Chen Zhuohao, Flemotomos Nikolaos, Singla Karan, Creed Torrey A, Atkins David C, Narayanan Shrikanth
Signal Analysis and Interpretation Lab, University of Southern California, Los Angeles, CA, USA.
Interactions LLC, Los Angeles, CA, USA.
Comput Speech Lang. 2022 Sep;75. doi: 10.1016/j.csl.2022.101380. Epub 2022 Mar 28.
Text-based computational approaches for assessing the quality of psychotherapy are being developed to support quality assurance and clinical training. However, due to the long durations of typical conversation based therapy sessions, and due to limited annotated modeling resources, computational methods largely rely on frequency-based lexical features or dialogue acts to assess the overall session level characteristics. In this work, we propose a hierarchical framework to automatically evaluate the quality of transcribed Cognitive Behavioral Therapy (CBT) interactions. Given the richly dynamic nature of the spoken dialog within a talk therapy session, to evaluate the overall session level quality, we propose to consider modeling it as a function of local variations across the interaction. To implement that empirically, we divide each psychotherapy session into conversation segments and initialize the segment-level qualities with the session-level scores. First, we produce segment embeddings by fine-tuning a BERT-based model, and predict segment-level (local) quality scores. These embeddings are used as the lower-level input to a Bidirectional LSTM-based neural network to predict the session-level (global) quality estimates. In particular, we model the global quality as a linear function of the local quality scores, which allows us to update the segment-level quality estimates based on the session-level quality prediction. These newly estimated segment-level scores benefit the BERT fine-tuning process, which in turn results in better segment embeddings. We evaluate the proposed framework on automatically derived transcriptions from real-world CBT clinical recordings to predict session-level behavior codes.

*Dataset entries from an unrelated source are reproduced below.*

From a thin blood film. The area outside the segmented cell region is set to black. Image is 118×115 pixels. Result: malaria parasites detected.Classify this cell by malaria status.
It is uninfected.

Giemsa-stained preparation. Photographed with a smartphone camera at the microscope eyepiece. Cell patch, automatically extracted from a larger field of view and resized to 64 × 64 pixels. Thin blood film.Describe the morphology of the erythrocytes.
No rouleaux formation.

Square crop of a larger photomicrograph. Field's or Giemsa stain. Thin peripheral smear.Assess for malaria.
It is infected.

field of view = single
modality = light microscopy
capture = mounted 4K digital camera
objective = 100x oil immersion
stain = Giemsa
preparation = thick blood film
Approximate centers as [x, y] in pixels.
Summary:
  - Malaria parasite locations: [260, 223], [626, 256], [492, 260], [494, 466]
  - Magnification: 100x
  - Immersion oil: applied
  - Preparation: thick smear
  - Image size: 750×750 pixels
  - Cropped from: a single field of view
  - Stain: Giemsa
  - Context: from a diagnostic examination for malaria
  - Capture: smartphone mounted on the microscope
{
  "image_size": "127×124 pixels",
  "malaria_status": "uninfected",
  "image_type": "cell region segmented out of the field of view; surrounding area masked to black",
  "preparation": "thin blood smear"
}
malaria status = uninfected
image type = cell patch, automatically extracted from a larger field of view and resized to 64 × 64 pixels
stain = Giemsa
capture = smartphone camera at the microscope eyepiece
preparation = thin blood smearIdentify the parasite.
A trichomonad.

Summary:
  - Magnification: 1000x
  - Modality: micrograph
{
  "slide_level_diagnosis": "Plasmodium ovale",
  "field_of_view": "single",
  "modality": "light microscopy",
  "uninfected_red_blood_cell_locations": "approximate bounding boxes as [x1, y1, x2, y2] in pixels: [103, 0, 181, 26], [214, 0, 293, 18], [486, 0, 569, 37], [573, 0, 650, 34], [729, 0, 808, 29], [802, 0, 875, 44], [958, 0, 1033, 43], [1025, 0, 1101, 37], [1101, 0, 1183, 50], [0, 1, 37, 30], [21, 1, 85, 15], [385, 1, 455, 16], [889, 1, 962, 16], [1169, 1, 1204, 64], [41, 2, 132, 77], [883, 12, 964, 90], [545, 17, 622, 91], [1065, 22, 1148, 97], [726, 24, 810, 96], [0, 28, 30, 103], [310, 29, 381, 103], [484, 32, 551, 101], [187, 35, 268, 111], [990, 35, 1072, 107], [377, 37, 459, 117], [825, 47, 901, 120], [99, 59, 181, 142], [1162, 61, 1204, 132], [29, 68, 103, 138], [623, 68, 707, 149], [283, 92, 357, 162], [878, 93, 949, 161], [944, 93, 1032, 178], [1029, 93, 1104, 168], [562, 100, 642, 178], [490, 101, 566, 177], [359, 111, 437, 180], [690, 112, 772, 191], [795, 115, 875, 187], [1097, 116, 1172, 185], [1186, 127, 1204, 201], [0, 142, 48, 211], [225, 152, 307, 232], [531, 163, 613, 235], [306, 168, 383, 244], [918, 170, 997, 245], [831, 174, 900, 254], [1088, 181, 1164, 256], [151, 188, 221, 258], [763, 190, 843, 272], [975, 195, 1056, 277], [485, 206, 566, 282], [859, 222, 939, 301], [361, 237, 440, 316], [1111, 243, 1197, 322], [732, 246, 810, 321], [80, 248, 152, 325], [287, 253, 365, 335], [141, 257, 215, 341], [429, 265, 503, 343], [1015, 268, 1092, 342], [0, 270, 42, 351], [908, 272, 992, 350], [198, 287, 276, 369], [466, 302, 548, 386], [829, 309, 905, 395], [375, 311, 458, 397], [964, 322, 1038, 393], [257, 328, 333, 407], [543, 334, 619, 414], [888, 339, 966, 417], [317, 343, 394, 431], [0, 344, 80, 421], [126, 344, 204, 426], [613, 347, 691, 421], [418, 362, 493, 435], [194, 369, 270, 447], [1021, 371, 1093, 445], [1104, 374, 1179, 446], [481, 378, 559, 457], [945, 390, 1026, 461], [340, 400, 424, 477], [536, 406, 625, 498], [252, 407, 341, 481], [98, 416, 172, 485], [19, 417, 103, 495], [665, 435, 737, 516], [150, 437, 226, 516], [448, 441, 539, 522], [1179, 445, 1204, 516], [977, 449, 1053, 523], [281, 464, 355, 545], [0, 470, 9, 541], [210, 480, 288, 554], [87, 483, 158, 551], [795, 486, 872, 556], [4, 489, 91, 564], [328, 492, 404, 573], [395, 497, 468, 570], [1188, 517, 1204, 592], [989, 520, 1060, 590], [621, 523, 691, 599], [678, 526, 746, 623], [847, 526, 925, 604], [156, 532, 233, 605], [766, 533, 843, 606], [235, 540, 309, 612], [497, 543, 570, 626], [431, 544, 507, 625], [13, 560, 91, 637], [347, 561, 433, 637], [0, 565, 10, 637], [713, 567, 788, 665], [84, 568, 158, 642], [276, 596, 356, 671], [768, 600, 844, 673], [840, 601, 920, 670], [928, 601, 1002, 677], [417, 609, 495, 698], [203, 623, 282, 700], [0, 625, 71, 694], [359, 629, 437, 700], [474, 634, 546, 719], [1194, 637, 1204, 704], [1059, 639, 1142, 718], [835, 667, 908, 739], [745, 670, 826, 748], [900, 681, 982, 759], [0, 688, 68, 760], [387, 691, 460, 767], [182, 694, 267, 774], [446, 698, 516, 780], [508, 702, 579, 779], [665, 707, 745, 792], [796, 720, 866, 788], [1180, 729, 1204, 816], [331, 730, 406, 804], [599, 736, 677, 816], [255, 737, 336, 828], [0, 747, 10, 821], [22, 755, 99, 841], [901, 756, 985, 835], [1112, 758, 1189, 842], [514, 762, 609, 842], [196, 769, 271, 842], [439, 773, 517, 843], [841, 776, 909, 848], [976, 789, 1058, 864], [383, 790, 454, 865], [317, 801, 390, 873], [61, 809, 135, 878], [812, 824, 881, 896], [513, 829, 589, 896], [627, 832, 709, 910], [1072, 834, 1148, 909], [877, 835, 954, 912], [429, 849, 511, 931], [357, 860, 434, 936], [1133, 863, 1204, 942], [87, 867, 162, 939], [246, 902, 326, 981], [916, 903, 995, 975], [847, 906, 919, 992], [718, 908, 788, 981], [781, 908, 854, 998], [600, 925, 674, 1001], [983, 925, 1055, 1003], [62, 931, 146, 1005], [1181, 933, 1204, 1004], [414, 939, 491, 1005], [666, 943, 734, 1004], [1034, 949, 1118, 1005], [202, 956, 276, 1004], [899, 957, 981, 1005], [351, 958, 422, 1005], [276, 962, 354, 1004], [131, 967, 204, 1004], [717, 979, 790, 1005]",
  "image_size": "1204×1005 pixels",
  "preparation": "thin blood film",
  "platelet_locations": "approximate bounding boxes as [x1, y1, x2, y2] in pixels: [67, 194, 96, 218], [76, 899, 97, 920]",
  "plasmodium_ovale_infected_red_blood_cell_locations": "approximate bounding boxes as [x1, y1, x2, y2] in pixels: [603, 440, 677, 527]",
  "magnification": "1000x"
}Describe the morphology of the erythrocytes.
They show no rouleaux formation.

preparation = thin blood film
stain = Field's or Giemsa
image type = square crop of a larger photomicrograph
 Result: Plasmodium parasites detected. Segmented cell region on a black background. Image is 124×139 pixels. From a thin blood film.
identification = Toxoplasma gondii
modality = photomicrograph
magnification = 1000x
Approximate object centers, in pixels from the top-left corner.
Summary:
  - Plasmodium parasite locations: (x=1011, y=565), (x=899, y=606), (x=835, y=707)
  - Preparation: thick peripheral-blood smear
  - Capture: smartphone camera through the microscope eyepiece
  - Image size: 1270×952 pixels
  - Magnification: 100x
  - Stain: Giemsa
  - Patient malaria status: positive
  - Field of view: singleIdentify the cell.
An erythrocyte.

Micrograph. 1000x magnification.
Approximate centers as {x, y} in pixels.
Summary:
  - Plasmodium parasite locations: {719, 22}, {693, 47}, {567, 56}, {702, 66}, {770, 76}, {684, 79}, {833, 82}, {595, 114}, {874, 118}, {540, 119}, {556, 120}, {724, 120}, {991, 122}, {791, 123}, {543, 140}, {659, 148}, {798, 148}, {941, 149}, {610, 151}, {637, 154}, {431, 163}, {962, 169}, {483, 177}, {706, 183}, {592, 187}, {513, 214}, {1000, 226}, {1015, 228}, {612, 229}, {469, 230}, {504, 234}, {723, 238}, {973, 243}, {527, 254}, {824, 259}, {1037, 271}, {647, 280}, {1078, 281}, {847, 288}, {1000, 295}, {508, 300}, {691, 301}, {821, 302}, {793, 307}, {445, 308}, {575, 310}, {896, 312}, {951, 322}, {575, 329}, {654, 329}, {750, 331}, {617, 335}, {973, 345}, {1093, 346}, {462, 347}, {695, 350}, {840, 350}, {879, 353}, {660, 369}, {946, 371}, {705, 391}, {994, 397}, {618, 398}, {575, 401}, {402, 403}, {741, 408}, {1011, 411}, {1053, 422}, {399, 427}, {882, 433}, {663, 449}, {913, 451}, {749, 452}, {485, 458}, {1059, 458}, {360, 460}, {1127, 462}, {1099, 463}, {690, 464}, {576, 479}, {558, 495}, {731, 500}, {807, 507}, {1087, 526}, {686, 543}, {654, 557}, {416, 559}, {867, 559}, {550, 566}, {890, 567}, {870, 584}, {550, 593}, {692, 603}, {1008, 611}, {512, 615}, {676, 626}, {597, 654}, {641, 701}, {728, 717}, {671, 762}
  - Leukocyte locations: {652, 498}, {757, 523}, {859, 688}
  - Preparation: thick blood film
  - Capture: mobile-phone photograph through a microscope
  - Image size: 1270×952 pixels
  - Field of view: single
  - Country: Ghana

The results indicate that our approach leads to improved evaluation accuracy for most codes when used for both regression and classification tasks.
用于评估心理治疗质量的基于文本的计算方法正在被开发,以支持质量保证和临床培训。然而,由于典型的基于对话的治疗疗程持续时间长,且注释建模资源有限,计算方法在很大程度上依赖基于频率的词汇特征或对话行为来评估整个疗程的特征。在这项工作中,我们提出了一个分层框架来自动评估转录的认知行为疗法(CBT)互动的质量。鉴于谈话治疗疗程中口语对话具有丰富的动态性质,为了评估整个疗程的质量,我们建议将其建模为互动中局部变化的函数。为了从经验上实现这一点,我们将每个心理治疗疗程划分为对话片段,并用疗程级分数初始化片段级质量。首先,我们通过微调基于BERT的模型来生成片段嵌入,并预测片段级(局部)质量分数。这些嵌入被用作基于双向长短期记忆网络的神经网络的低级输入,以预测疗程级(全局)质量估计。特别是,我们将全局质量建模为局部质量分数的线性函数,这使我们能够根据疗程级质量预测更新片段级质量估计。这些新估计的片段级分数有利于BERT微调过程,这反过来又会产生更好的片段嵌入。我们在从真实世界CBT临床记录自动导出的转录本上评估所提出的框架,以预测疗程级行为代码。结果表明,当用于回归和分类任务时,我们的方法对大多数代码的评估准确率有所提高。